## Your task:
Retype all entries exactly, skipping pictures.

## Records for processing:
● ● ● ●

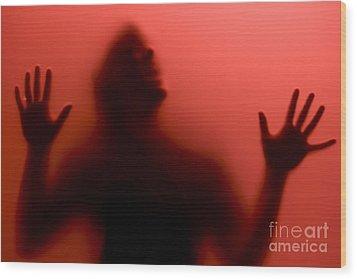 True Blood Wood Print by Diane Diederich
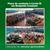 SSP/BC libera veículos apreendidos após descumprimento de Decreto em combate a Covid-19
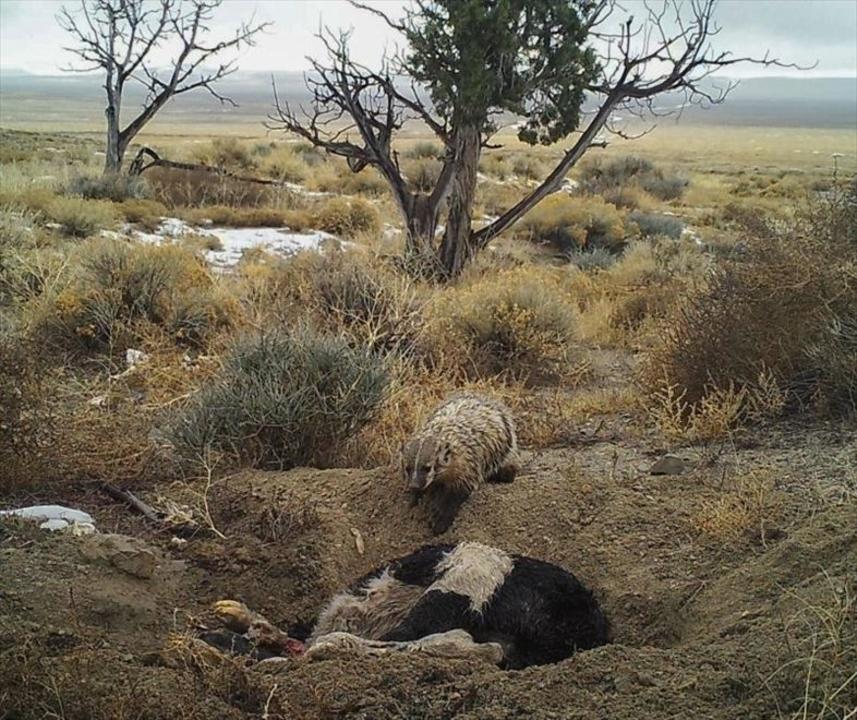 アナグマが牛を埋めて数カ月食べ続ける貴重映像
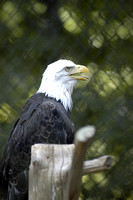 Bald Eagle at Woodlands Nature Station (1).JPG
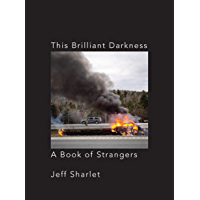 This Brilliant Darkness: A Book of Strangers book cover
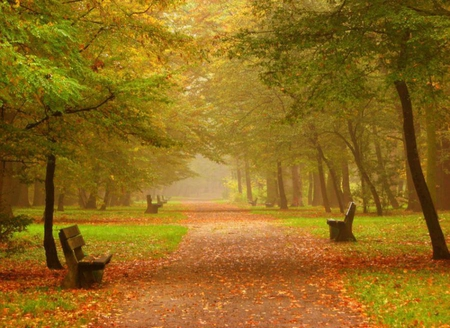Fall In Central Park Wallpaper Early Autumn Forests Amp Nature Background Wallpapers On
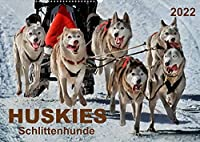 Huskies - Schlittenhunde (Wandkalender 2022 DIN A2 quer): Huskies - freundlich und aufmerksam, mit einem unglaublichen Orientierungssinn. (Monatskalender, 14 Seiten )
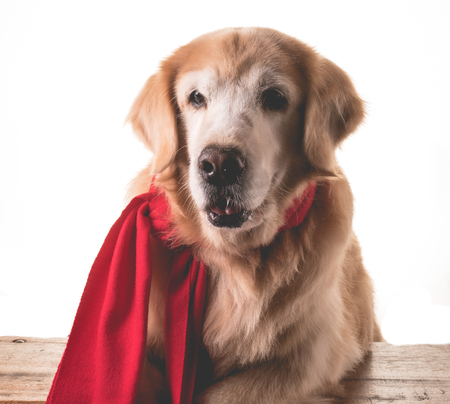 Golden Retriever wearing scarf in the cold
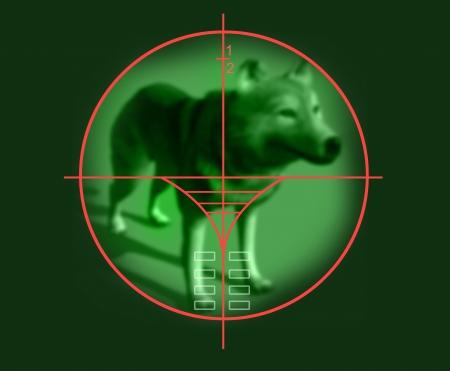 marksman: viewfinder of  sniper rifle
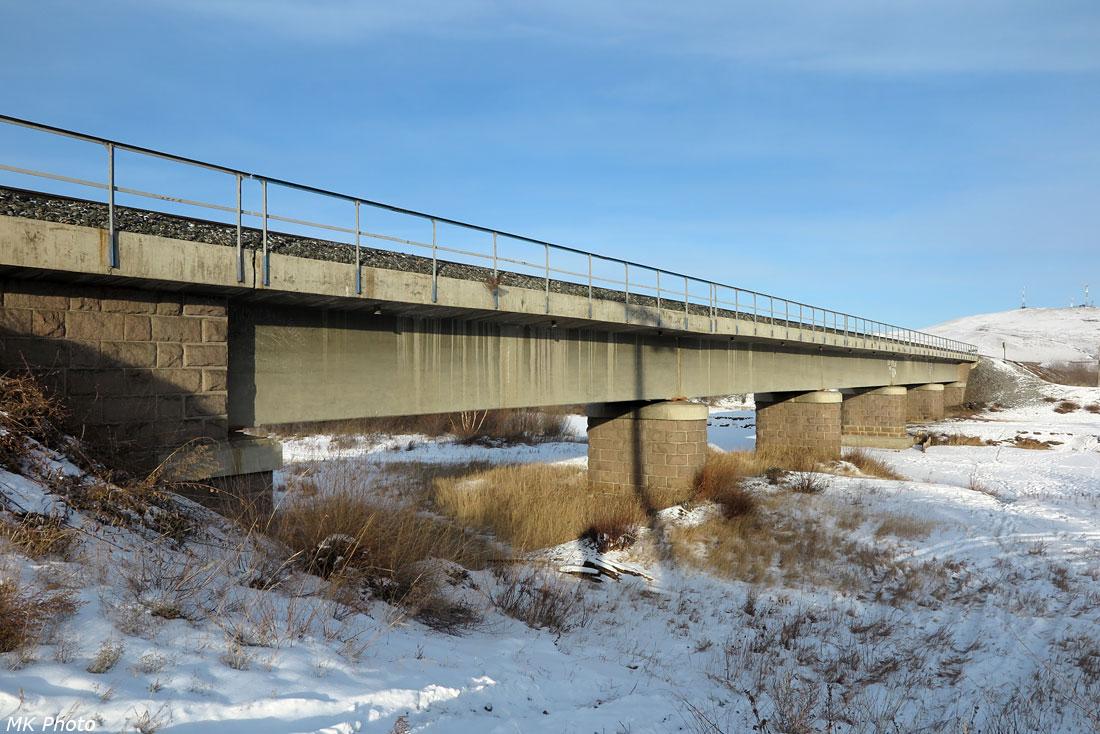 Мост через Оронгой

● ● ● ●

## Exercise result:
 True Blood Wood Print by Diane Diederich
 SSP/BC libera veículos apreendidos após descumprimento de Decreto em combate a Covid-19
 アナグマが牛を埋めて数カ月食べ続ける貴重映像
 Bald Eagle at Woodlands Nature Station (1).JPG
 This Brilliant Darkness: A Book of Strangers book cover
Fall In Central Park Wallpaper Early Autumn Forests Amp Nature Background Wallpapers On
 Huskies - Schlittenhunde (Wandkalender 2022 DIN A2 quer): Huskies - freundlich und aufmerksam, mit einem unglaublichen Orientierungssinn. (Monatskalender, 14 Seiten )
 Golden Retriever wearing scarf in the cold
 marksman: viewfinder of  sniper rifle
 Мост через Оронгой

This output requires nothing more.